__SHORT TASK__.
Retype the records below character for character, omitting the pictures from your copy.

__DATA PROVIDED__.
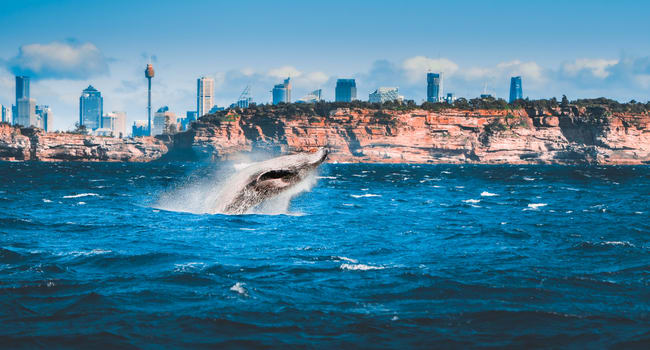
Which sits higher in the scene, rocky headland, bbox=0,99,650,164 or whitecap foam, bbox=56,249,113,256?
rocky headland, bbox=0,99,650,164

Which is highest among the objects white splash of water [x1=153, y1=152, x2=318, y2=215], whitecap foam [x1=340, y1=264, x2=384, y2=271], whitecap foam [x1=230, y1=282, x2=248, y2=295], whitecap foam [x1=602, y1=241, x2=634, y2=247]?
white splash of water [x1=153, y1=152, x2=318, y2=215]

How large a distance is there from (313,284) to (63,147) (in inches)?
6343

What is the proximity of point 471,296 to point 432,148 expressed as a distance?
451 ft

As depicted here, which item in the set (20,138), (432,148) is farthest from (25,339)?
(20,138)

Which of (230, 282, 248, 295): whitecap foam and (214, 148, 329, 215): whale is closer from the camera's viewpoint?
(230, 282, 248, 295): whitecap foam

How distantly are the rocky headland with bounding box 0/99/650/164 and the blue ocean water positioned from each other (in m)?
126

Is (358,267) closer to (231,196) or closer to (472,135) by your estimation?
(231,196)

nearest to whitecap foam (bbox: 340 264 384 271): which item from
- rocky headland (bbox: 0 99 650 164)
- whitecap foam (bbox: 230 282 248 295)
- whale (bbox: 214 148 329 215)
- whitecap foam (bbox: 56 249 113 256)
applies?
whitecap foam (bbox: 230 282 248 295)

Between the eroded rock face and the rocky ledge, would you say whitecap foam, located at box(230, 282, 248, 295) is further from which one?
the rocky ledge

__EXERCISE OUTPUT__.
Which sits higher in the scene, rocky headland, bbox=0,99,650,164 or whitecap foam, bbox=56,249,113,256?
rocky headland, bbox=0,99,650,164

Which is highest among the objects white splash of water [x1=153, y1=152, x2=318, y2=215], whitecap foam [x1=340, y1=264, x2=384, y2=271], whitecap foam [x1=230, y1=282, x2=248, y2=295], whitecap foam [x1=602, y1=241, x2=634, y2=247]?
white splash of water [x1=153, y1=152, x2=318, y2=215]

How large a distance is there from (313,284) to (63,147) (in inches)?
6343

What is the proximity of point 471,296 to point 432,148 expressed as a distance?
451 ft

As depicted here, which item in the set (20,138), (432,148) is farthest from (25,339)?
(20,138)

Which of (230, 282, 248, 295): whitecap foam and (214, 148, 329, 215): whale is closer from the camera's viewpoint?
(230, 282, 248, 295): whitecap foam

How distantly are the rocky headland with bounding box 0/99/650/164 and the blue ocean water positioned from each other (in m)?
126

Is (358,267) closer to (231,196) or closer to (472,135) by your estimation?
(231,196)

nearest to whitecap foam (bbox: 340 264 384 271): which item from
- rocky headland (bbox: 0 99 650 164)
- whitecap foam (bbox: 230 282 248 295)
- whale (bbox: 214 148 329 215)
- whitecap foam (bbox: 56 249 113 256)
applies?
whitecap foam (bbox: 230 282 248 295)

Between the eroded rock face and the rocky ledge, would you say whitecap foam, located at box(230, 282, 248, 295) is further from which one?
the rocky ledge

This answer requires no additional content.